At the end, when Charles Arundel states that he's leaving water speed records to "Campbell and his cronies," he's referring to Malcolm Campbell (1885-1948), who set several land and water speed records. In his craft "Blue Bird K4" his highest water speed record was over 141 MPH (227 km/h), a mark reached in 1939.
The book Wilhelmina is reading in bed is an omnibus edition of novels by HG Wells called "Stories of men and women in love." it includes four novels: Love and Mr. Lewisham, The secret places of the Heart, The Passionate Friend, and The Wife of Sir Isaac Harman.
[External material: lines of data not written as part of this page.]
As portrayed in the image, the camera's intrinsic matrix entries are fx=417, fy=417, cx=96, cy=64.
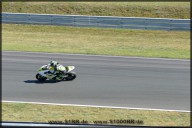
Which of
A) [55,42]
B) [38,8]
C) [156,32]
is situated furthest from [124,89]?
[38,8]

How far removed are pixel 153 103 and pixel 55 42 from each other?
1543cm

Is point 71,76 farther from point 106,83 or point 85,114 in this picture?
point 85,114

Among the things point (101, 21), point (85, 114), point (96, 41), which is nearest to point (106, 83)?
point (85, 114)

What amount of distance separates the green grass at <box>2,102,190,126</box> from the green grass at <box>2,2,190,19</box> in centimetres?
2510

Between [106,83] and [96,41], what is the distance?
43.3 ft

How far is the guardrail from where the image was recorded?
3259 centimetres

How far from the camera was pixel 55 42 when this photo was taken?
27.5 meters

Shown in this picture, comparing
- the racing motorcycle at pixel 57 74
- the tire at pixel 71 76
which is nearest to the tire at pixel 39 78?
the racing motorcycle at pixel 57 74

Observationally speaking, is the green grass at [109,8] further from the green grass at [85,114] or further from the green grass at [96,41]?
the green grass at [85,114]

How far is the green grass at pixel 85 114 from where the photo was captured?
1102cm

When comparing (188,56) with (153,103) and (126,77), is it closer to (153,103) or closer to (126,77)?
(126,77)

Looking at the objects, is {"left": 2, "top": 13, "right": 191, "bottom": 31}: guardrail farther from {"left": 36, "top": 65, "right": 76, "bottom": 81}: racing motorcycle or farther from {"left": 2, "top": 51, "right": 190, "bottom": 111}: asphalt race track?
{"left": 36, "top": 65, "right": 76, "bottom": 81}: racing motorcycle

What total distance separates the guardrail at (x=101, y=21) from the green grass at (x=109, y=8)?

Most 21st-century readers are not aware that Wells wrote books besides science fiction novels.
The portrait painting of General John Laverton Arundell also features in The Mystery of the Spanish Chest (1991) in two scenes within the Military Club.
In the scene in the club, the song in the background is By the Fireside, sung by Al Bowlly with Ray Noble's Orchestra. Bowlly was a very popular ballad singer in the 1930s, the period in which most of the Poirot mysteries are set. Bowlly was killed in April 1941 by a Luftwaffe parachute mine as he returned home from a gig.
Relaxing outside the hotel, Poirot's choice of reading is a book of Wordsworth's poetry; Hastings is reading The Times.